*"Living Sculptures", Merve Morkoç, 2021
Bursa, Nilüfer Belediyesi'nin "Yukarı Bak, Sınırlı Coğrafyanın Yıldızlı Ufukları" isimli sergisi 31 Temmuz'a kadar ziyaret edilebilir.
İktidarları sorguluyor
Sergi, şehrin kültürel kimliği, tarihi, dönüşümü ve geleceği ile diyaloğa geçen lokasyonlarda mekân ve sanat arasında ilişkiler kuruyor. Kişileri kontrol altında tutmak için yapılanmış iktidarları sorgulayan ve insanlara özgürlük alanları açan yaşamsal stratejileri deneyimleyen sanat eserlerini bir araya getiriyor.
*"Ürperti Serisi", Ateş Alpar
"Ne zaman boyun eğmeyi bırakır, neden, nasıl yukarı bakarız?" düşüncesinden yola çıkan seçki, söylemin getirdiği çağrışım noktalarına odaklanıyor.
Nilüfer'deki farklı sanat mekanları
Punk'tan ilham alan ve renkli temasıyla dikkat çeken Pancar Deposu; Anne-Charlotte Finel, Ateş Alpar, Berat Işık, Berk Kır, Eda Soylu, Erinç Seymen, Ghazel, Gözde İlkin, Güneş Terkol, Merve Morkoç, Şafak Şule Kemancı, Vahit Tuna ve Bihter Yasemin Adalı'nın çalışmalarına "Haz, Işıltı ve Kahkaha" başlığı altında ev sahipliği yapıyor.
*"Mediterranean", Tayfun Serttaş
Gölyazı Kültürevi'nde yer alan "İnce Elemek Sık Dokumak" adlı sergi; Fatoş İrwen, Gözde İlkin, Güneş Terkol ve Şafak Şule Kemancı'nın çalışmalarına yer veriyor. Sanatçıların hafiflikle eleştirmek üzerine üretimleri, kültürler arası etkileşim ve iletişim için önemli bir sembol olan, restore edilerek kültürevine dönüşen kilisede hayat buluyor.
Özgürlüğün ancak içeriden dışarıya doğru olabileceği ve bilinçaltının açığa çıkmasıyla ilgilenen çalışmaların yer aldığı Balat Kültürevi'nde; "Özgürlük Köşenin Hemen Arkasında" başlığı altında CANAN, Dan Perjovschi, Emilia Kabakov & İlya Kabakov, Fatoş İrwen, Henning Christiansen, İnci Eviner, Merve Morkoç, Rebecca Horn ve Vahit Tuna'nın üretimleri konumlanıyor.
Misi'deki Fotoğraf Müzesi'ndeki "Siyah Yandığında" adlı sergi, Marguerite Bornhauser'in fotoğraflarından oluşuyor.
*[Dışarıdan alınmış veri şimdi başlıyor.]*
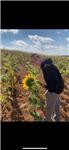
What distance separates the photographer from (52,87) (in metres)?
8.36

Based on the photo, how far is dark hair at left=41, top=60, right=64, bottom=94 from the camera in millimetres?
8289

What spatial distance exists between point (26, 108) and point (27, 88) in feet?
0.79

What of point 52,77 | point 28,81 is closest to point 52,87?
point 52,77

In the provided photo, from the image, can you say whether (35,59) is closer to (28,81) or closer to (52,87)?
(28,81)

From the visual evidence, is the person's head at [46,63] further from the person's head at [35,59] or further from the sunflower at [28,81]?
the sunflower at [28,81]

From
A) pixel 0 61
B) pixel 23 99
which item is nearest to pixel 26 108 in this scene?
pixel 23 99

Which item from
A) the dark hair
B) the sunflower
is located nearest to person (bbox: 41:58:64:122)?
the dark hair

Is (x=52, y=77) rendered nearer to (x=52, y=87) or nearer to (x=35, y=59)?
(x=52, y=87)

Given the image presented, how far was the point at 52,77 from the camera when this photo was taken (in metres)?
8.31

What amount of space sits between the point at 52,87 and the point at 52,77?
0.13 metres

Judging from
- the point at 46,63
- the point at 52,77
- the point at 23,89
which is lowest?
the point at 23,89

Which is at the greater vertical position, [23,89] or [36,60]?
[36,60]

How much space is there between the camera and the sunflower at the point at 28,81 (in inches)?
327
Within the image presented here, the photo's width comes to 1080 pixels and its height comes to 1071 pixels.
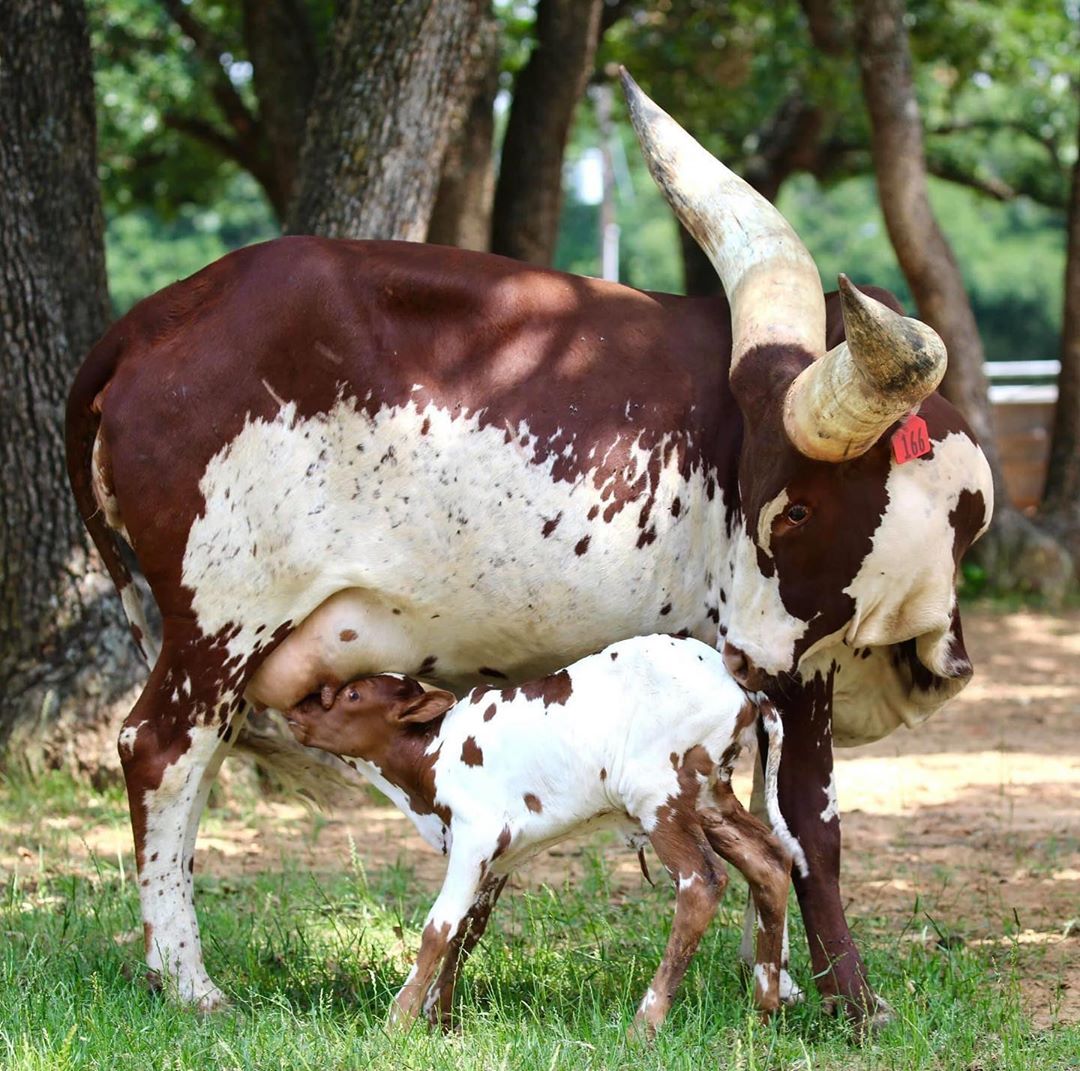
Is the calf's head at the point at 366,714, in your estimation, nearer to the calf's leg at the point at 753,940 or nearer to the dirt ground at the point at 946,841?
the calf's leg at the point at 753,940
Yine Misi'de bulunan Edebiyat Müzesi'ndeki "Türkiye'nin Yeraltı Suları: Fanzin Edebiyatı" adlı sergi, Onur Sarıkaya küratörlüğünde, 1960'lardan bu yana Türkiye'de fanzine odaklanıyor.
Nâzım Hikmet Kültürevi; "Doğa Tarihi Müzesi" serisiyle Tayfun Serttaş, "Efsunlu Dünya Hayal Değil, Üstündeyiz" sergisiyle CANAN ve Extramücadele'nin kapsamlı seçkilerine yer veriyor. İnsan ve hayvan arasındaki ilişki, masallar ve eleştirel yaklaşım üç sanatçının üretimi üzerinden mekâna yayılıyor.
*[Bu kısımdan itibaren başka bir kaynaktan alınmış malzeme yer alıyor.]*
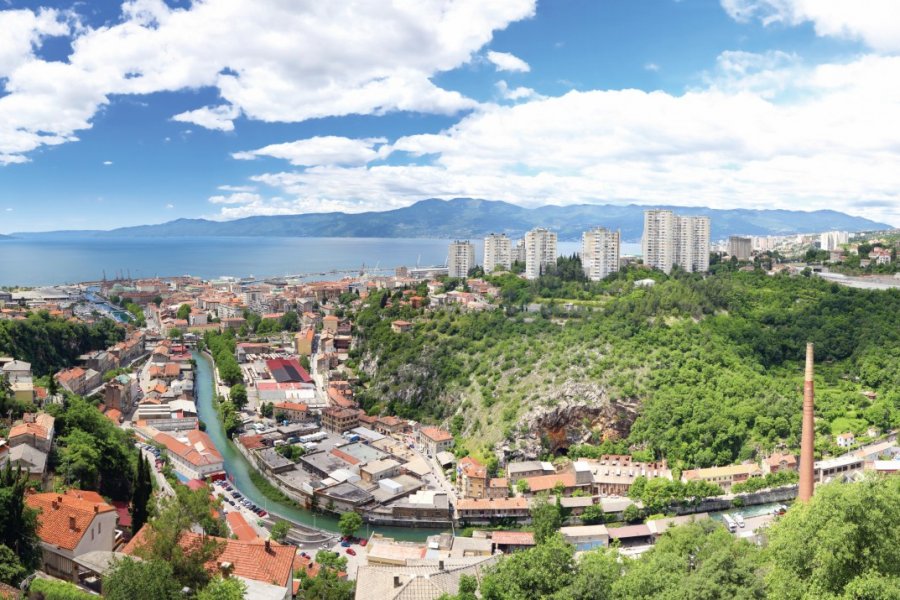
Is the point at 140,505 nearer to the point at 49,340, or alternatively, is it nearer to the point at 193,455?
the point at 193,455

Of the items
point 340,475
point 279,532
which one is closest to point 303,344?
point 340,475

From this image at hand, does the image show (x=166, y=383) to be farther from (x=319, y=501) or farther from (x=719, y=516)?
(x=719, y=516)

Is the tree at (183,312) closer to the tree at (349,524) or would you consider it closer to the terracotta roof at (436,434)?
the terracotta roof at (436,434)

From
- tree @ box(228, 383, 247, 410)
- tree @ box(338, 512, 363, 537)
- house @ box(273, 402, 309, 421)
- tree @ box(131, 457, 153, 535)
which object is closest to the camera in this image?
tree @ box(131, 457, 153, 535)

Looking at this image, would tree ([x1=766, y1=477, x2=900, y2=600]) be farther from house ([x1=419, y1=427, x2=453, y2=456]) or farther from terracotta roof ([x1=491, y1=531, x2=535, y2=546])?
house ([x1=419, y1=427, x2=453, y2=456])

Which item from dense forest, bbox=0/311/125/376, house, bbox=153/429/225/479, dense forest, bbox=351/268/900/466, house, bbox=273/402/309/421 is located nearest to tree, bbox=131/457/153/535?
house, bbox=153/429/225/479

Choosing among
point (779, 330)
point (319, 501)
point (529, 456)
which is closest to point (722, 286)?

*"Hu Hu Serisi", Güneş Terkol
Kahkaha ve yukarı bakmak...
Küratör Yekhan Pınarlıgil sergiyle ilgili şunları söylüyor:
"Yukarı bakmak gökyüzünün derinliğinden uçuruma kendini bırakmak demek. Kalıplardan kurtulmak, normalleştirmeye, sıradanlaştırılmaya, tektipleştirilmeye izin vermemek, öznelliğin çoğul hâlini, çeşitliliğini, farklılığını tanımak... Kahkaha atmak başını yukarı kaldırmanın en geçerli, en heyecanlı nedeni olsa gerek. Boyun eğmemek ve dünyayı yeniden düşünmek için yapılmış en asil hareket belki de boyun eğdirenlerin hükmüne gülüp geçmek, onları hicvin gücüyle, ironinin kıvraklığıyla etkisiz hâle getirmektir. Sergi, dansın, şiirin ve kahkahanın otoriteyi derinden sarsan başdöndürücü gücünü gösterecek, kendini çok önemli addeden hiyerarşinin zayıf noktalarını ortaya çıkararak, onun de ne derece kırılgan olduğunu anlatacak."